Грачев попросил принести самовар, и, прихлебывая чай, продолжал:
– Я хорошо помню то жуткое время. Никакой дисциплины, вместо армии толпа вооруженных людей, разброд и шатания, мародерство и дезертирство, расправы с офицерами. Меня не тронули, возможно, потому, что знали: мой отец – доктор, фигура тогда очень уважаемая. Наконец на общем собрании эскадрона приняли решение – расходиться по домам. К тому же прекратилось снабжение продовольствием и фуражом. Это случилось уже после Брестского мира. Но только мы собрались покинуть казармы, как невесть откуда примчалась на телегах команда матросов во главе с Яшей Блюменталем и объявила нас частью Рабочее – Крестьянской Красной Армии.

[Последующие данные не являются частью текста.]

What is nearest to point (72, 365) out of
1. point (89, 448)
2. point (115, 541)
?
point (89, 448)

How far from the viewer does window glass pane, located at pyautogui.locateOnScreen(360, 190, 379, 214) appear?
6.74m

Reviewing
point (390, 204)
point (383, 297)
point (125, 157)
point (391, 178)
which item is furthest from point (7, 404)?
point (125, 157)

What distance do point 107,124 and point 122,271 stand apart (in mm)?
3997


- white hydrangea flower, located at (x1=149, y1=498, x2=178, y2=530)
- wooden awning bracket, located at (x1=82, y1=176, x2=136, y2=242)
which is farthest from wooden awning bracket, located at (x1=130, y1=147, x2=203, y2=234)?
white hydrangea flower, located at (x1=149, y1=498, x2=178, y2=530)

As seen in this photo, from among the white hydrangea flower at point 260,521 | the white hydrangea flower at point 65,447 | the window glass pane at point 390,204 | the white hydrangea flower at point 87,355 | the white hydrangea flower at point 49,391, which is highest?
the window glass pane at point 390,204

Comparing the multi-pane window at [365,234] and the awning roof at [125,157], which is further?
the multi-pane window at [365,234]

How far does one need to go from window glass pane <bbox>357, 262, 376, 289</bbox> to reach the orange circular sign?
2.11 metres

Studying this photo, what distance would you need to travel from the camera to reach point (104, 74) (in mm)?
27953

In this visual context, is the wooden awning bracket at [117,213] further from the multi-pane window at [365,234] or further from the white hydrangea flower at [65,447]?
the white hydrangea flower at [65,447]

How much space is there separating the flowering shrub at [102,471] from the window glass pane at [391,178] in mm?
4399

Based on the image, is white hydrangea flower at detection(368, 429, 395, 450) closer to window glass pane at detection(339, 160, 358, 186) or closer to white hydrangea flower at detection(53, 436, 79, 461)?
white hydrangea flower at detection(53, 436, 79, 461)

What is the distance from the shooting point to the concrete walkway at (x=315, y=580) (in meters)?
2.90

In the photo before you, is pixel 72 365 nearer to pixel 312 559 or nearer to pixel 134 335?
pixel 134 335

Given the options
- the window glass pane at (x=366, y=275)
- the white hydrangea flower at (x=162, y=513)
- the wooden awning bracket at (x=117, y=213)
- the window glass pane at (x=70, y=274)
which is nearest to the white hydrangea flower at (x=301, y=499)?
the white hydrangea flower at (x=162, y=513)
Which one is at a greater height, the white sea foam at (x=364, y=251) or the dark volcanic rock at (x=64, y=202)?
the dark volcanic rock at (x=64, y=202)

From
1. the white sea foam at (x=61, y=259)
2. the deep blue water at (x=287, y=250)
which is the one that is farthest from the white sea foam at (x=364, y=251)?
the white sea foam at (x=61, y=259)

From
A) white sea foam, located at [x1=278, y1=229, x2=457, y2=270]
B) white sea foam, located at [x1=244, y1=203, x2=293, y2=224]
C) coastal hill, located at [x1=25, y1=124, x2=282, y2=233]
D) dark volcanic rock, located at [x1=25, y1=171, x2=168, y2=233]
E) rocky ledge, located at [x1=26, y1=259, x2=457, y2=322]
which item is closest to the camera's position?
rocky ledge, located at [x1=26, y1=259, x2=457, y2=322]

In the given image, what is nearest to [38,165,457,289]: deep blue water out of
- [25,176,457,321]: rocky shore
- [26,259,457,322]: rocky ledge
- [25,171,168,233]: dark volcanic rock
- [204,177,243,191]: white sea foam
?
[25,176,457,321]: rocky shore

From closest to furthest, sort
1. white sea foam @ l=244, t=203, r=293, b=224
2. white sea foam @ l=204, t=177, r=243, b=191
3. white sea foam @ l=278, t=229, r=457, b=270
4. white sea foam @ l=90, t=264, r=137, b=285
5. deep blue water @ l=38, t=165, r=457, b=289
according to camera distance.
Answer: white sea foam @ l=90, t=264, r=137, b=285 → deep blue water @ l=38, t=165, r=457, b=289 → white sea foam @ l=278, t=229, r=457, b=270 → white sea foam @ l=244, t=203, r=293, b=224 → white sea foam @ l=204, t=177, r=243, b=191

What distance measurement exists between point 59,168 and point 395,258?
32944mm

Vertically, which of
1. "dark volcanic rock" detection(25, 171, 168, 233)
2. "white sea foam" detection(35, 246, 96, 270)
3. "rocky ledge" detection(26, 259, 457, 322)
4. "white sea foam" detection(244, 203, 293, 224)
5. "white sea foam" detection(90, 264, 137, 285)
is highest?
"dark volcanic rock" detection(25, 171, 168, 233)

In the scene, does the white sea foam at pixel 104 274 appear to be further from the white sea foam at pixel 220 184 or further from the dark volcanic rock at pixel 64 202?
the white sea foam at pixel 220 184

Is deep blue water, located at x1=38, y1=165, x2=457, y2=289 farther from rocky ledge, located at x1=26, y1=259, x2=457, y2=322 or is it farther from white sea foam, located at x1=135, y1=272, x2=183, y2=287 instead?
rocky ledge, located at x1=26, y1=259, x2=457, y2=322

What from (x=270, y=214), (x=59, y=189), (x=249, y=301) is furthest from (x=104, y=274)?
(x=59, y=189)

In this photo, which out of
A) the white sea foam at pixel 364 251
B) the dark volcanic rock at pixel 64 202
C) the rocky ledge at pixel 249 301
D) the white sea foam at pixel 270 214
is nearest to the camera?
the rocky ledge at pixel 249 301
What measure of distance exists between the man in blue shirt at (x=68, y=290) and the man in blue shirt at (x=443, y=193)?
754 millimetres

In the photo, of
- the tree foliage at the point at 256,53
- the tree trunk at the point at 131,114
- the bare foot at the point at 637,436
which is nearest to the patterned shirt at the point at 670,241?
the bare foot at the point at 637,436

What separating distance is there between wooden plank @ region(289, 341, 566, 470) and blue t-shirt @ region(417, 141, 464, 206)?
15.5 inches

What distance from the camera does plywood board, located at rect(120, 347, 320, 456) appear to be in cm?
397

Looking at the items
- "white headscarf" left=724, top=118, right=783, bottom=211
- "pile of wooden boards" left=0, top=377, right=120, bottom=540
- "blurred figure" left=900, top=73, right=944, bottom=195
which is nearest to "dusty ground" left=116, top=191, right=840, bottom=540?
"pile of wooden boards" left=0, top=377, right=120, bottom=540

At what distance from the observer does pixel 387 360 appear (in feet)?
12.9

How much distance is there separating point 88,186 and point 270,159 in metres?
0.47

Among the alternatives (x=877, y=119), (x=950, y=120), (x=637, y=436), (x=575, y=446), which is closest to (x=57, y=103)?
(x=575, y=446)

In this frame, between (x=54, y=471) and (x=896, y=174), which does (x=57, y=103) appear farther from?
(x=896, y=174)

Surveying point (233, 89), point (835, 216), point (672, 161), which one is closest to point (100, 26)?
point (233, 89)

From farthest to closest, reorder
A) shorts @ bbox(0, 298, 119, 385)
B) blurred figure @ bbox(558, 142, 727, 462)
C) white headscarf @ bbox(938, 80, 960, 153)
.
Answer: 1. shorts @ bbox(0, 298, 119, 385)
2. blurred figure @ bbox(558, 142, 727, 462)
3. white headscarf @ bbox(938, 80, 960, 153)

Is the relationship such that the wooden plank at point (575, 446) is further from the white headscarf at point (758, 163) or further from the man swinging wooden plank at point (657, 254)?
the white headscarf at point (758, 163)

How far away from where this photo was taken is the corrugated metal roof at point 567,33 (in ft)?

Мои вояки само собой возмутились и отказались подчиняться новоявленной власти. Тогда по приказу комиссара Яши матросы, а их было не больше дюжины, отошли метров на сто и направили пулемет в сторону взбунтовавшего эскадрона. Затем Блюменталь приказал моим кавалеристам выстроится в одну шеренгу и рассчитаться с первого на десятый. Каждого десятого вывели из строя и, не моргнув, расстреляли. Оставшиеся в живых конники были в полуобмороке от шока. Привыкшие своевольничать, не признававшие никакой дисциплины, знающие, что при Керенском отменена смертная казнь, они оказались потрясенными увиденным.
– По-латыни это называется децимация, – вставил слово Самойлов. – Первыми применили ее древние римляне. И убедились, что для быстрого поднятия боевого духа легионов, если они отказывались выполнять приказы, достаточно обезглавить каждого десятого. Между прочим, именно благодаря широкому применению этого способа укрепления дисциплины Троцкий быстро, в течение трех месяцев смог создать достаточно боеспособную Красную армию.
– Да, в гражданскую войну нередко прибегали, как вы говорите, к децимации, – продолжил свой рассказ Греков. – Я принимал участие в боях на многих ее фронтах, закончил командиром кавалерийского полка. Потом учеба, служба, снова учеба. Я стал командовать кавалерийским корпусом. Но в конце 1938 года меня арестовали…
Греков внезапно умолк. Подперев голову двумя руками, он тупо уставился в стол, заставленный рюмками, чашками, остатками закуски, печеньями и конфетами. Потом посмотрел прямо в глаза Самойлову и хрипло проговорил:
– Я до сир пор не понял смысла массовой экзекуции командного состава. Неужели кто-то всерьез думал, что часть его – большая или маленькая – состояла в антисоветском заговоре? Такого не могло быть по определению. Не могло быть, потому что мы все, от бойцов до самых высоких воинских чинов, служили и продолжаем служить в обстановке тотального политического контроля – со стороны вышестоящего командования, со стороны комиссаров, со стороны особистов. В этой положении достаточно допустить даже незначительный антисоветский чих, и человек исчезает бесследно. А тут заговор! Не понимаю!
– Сильно досталось вам? – сочувственно спросил Самойлов.
– Не то слово, – тяжело вздохнул Греков. – Били смертным боем. Я им говорил, что подпишу любую бумагу на себя. Так нет, им подавай еще компромат на вышестоящих командиров. В конце концов я подписал все, что они мне подсовывали. А до этого дважды пытался покончить с жизнью. Не дали умереть И уже после освобождения я приобрел, наверное, навсегда два мерзопакостных чувства. Первое – это безвинная вина перед теми, кого я из-за пыток оклеветал. Второе – отвратительное ощущение страха перед всем и всеми.
Позже, во время одной из последующих бесед с Самойловым Греков так объяснит свою тогдашнюю откровенность в первую же встречу с ним.
– Каким-то шестым или десятым чувством я понял в то чаепитие, что вы, Иван Петрович, человек из порядочных. Вполне даже возможно, что мне очень хотелось видеть вас таковым. Мне так осточертело жить среди доносительства, что даже одно предположение о чистоплотности первого встречного вызывает желание распахнуться. Все-таки мы – люди.
А тогда, за ужиным, сказалось наверняка и выпитое: уж слишком опасные вещи выдавал генерал-майор.